Exercise aim:
The lines below, from the one holding "Slide: The Image" through the one holding "Stack of colourful", are to be restated word for word, with all images left out.

Records from a data source:
+--
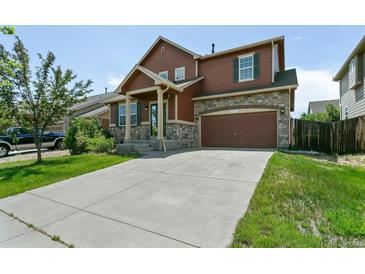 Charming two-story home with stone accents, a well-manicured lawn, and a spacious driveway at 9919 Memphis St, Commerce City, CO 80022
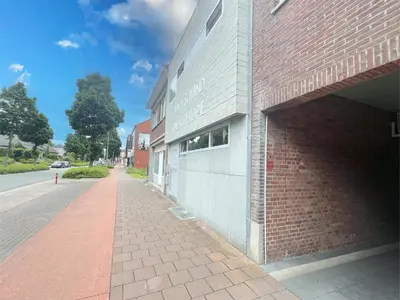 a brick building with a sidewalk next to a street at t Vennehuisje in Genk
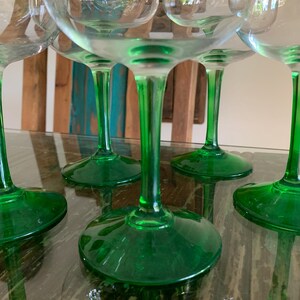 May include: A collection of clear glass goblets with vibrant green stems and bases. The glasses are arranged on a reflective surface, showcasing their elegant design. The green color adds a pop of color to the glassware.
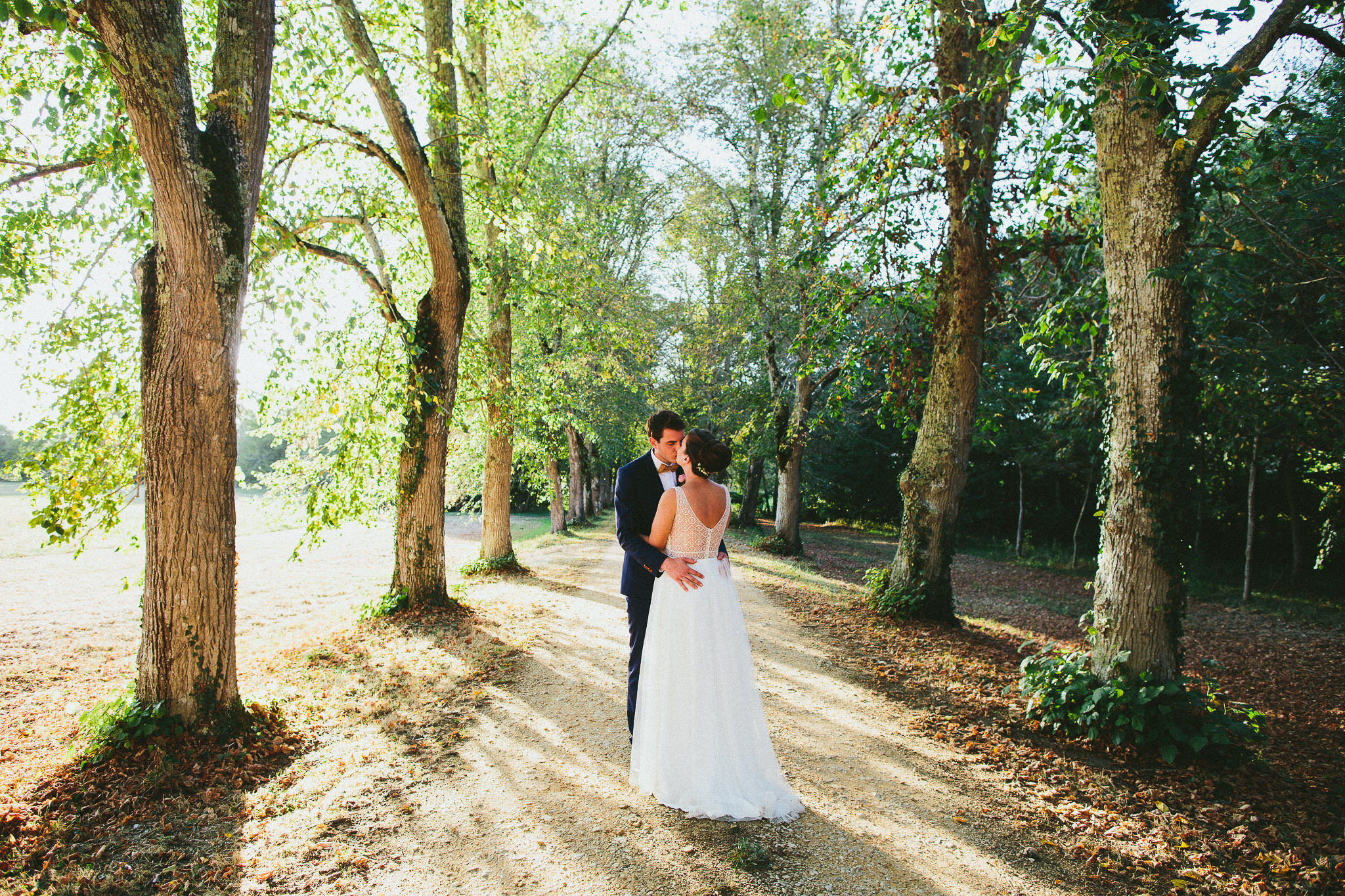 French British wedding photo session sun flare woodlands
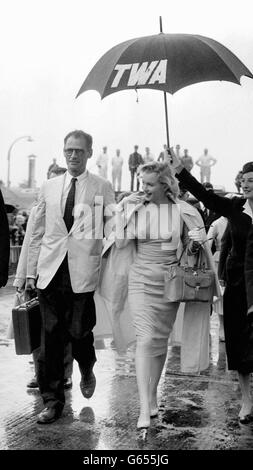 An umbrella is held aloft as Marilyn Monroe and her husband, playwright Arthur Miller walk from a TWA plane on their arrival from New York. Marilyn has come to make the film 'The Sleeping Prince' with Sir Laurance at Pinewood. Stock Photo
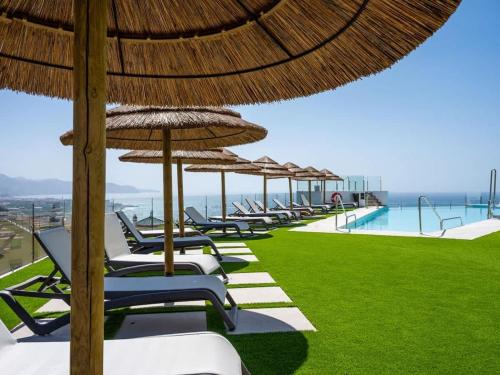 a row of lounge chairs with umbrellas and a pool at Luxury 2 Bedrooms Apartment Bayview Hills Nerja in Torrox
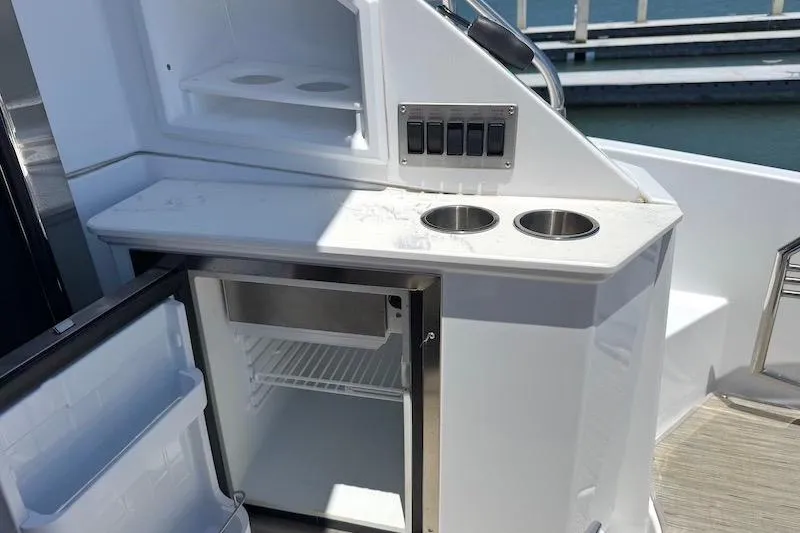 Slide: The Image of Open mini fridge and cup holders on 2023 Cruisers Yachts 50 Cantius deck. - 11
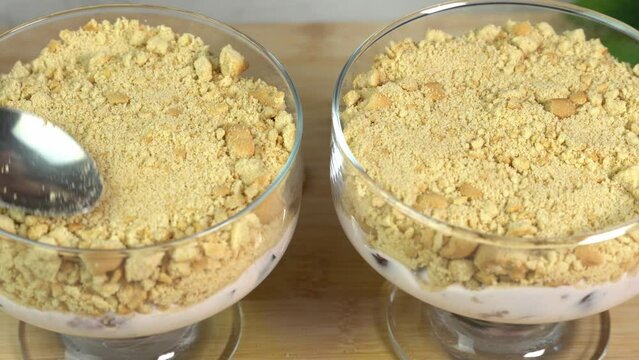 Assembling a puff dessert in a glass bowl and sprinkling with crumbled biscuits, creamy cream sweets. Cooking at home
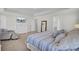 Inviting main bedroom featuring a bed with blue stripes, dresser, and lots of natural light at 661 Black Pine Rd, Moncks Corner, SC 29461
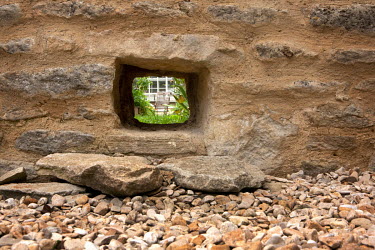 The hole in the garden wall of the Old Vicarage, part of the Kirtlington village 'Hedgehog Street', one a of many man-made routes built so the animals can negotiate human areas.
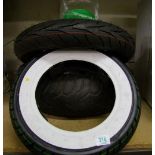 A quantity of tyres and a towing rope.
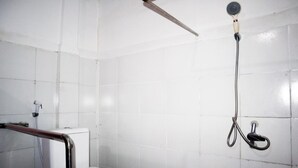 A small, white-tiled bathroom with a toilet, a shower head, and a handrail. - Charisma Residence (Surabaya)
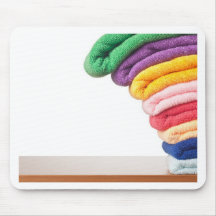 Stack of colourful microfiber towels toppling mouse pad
+--
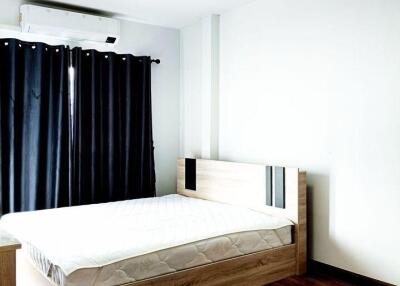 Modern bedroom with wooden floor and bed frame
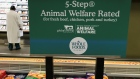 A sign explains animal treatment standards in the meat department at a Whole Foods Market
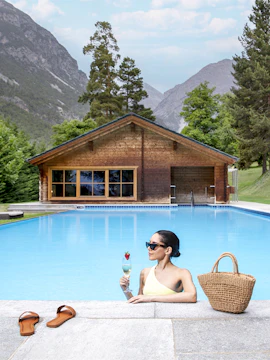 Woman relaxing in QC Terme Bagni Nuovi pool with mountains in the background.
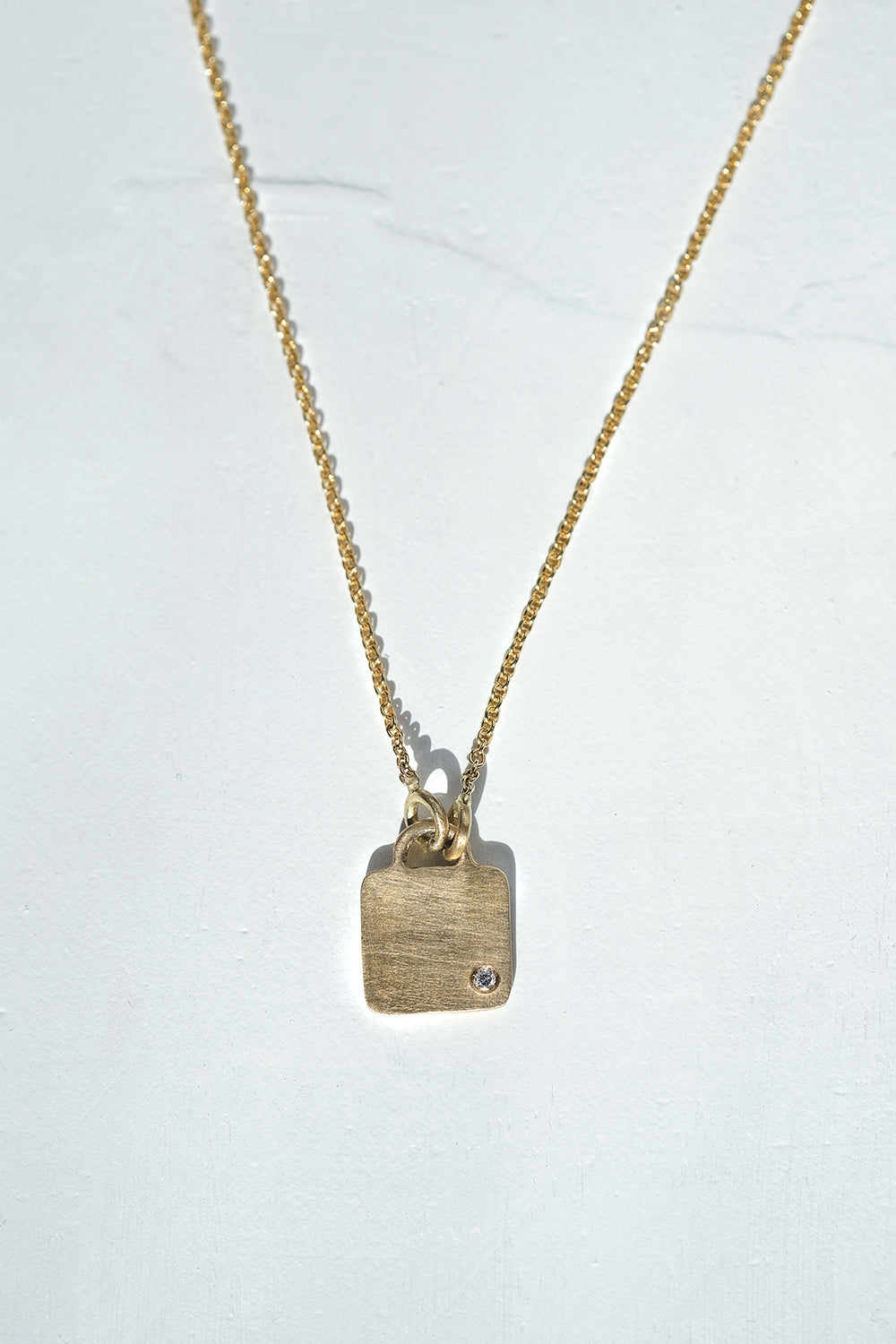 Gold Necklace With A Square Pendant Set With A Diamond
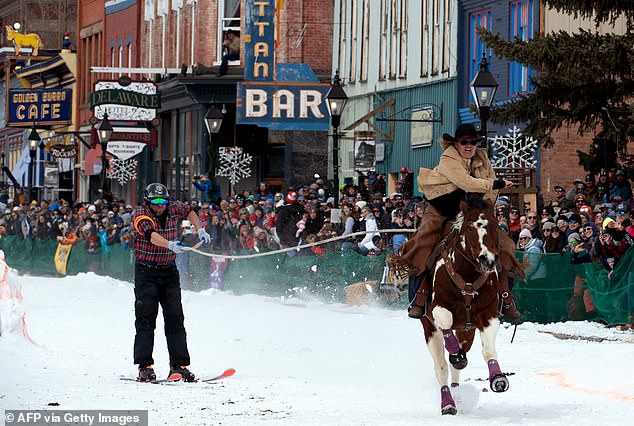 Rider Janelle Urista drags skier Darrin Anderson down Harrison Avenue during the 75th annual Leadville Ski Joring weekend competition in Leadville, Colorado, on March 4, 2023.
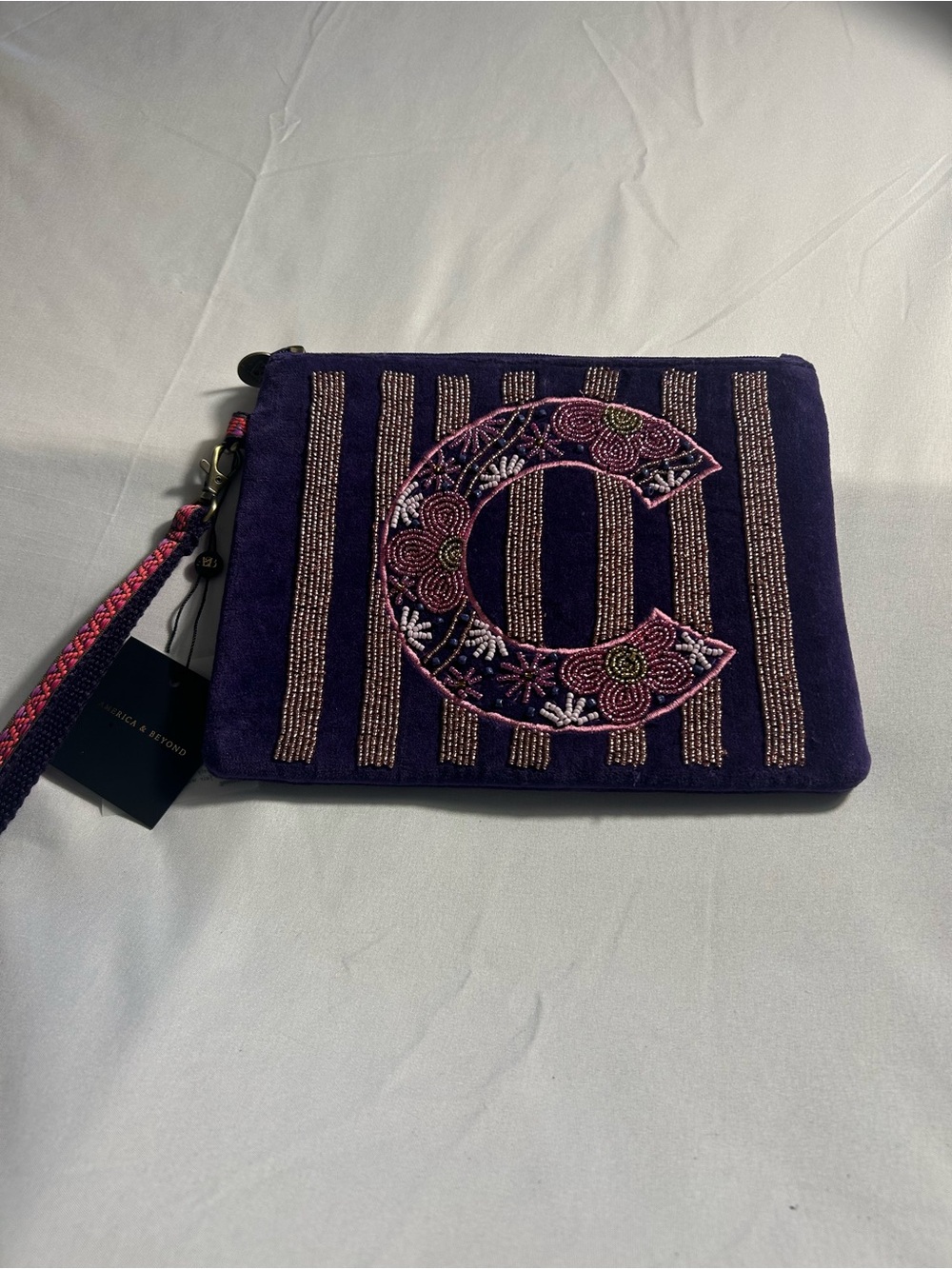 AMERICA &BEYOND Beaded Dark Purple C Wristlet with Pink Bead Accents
+--
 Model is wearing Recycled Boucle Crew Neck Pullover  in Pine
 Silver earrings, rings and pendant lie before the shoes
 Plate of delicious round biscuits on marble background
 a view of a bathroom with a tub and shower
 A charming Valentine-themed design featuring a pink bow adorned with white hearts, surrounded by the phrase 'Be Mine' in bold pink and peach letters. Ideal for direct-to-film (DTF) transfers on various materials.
+--
Response area:
 Slide: The Image of Open mini fridge and cup holders on 2023 Cruisers Yachts 50 Cantius deck. - 11
 Assembling a puff dessert in a glass bowl and sprinkling with crumbled biscuits, creamy cream sweets. Cooking at home
 Inviting main bedroom featuring a bed with blue stripes, dresser, and lots of natural light at 661 Black Pine Rd, Moncks Corner, SC 29461
 The hole in the garden wall of the Old Vicarage, part of the Kirtlington village 'Hedgehog Street', one a of many man-made routes built so the animals can negotiate human areas.
 A quantity of tyres and a towing rope.
 A small, white-tiled bathroom with a toilet, a shower head, and a handrail. - Charisma Residence (Surabaya)
 Stack of colourful microfiber towels toppling mouse pad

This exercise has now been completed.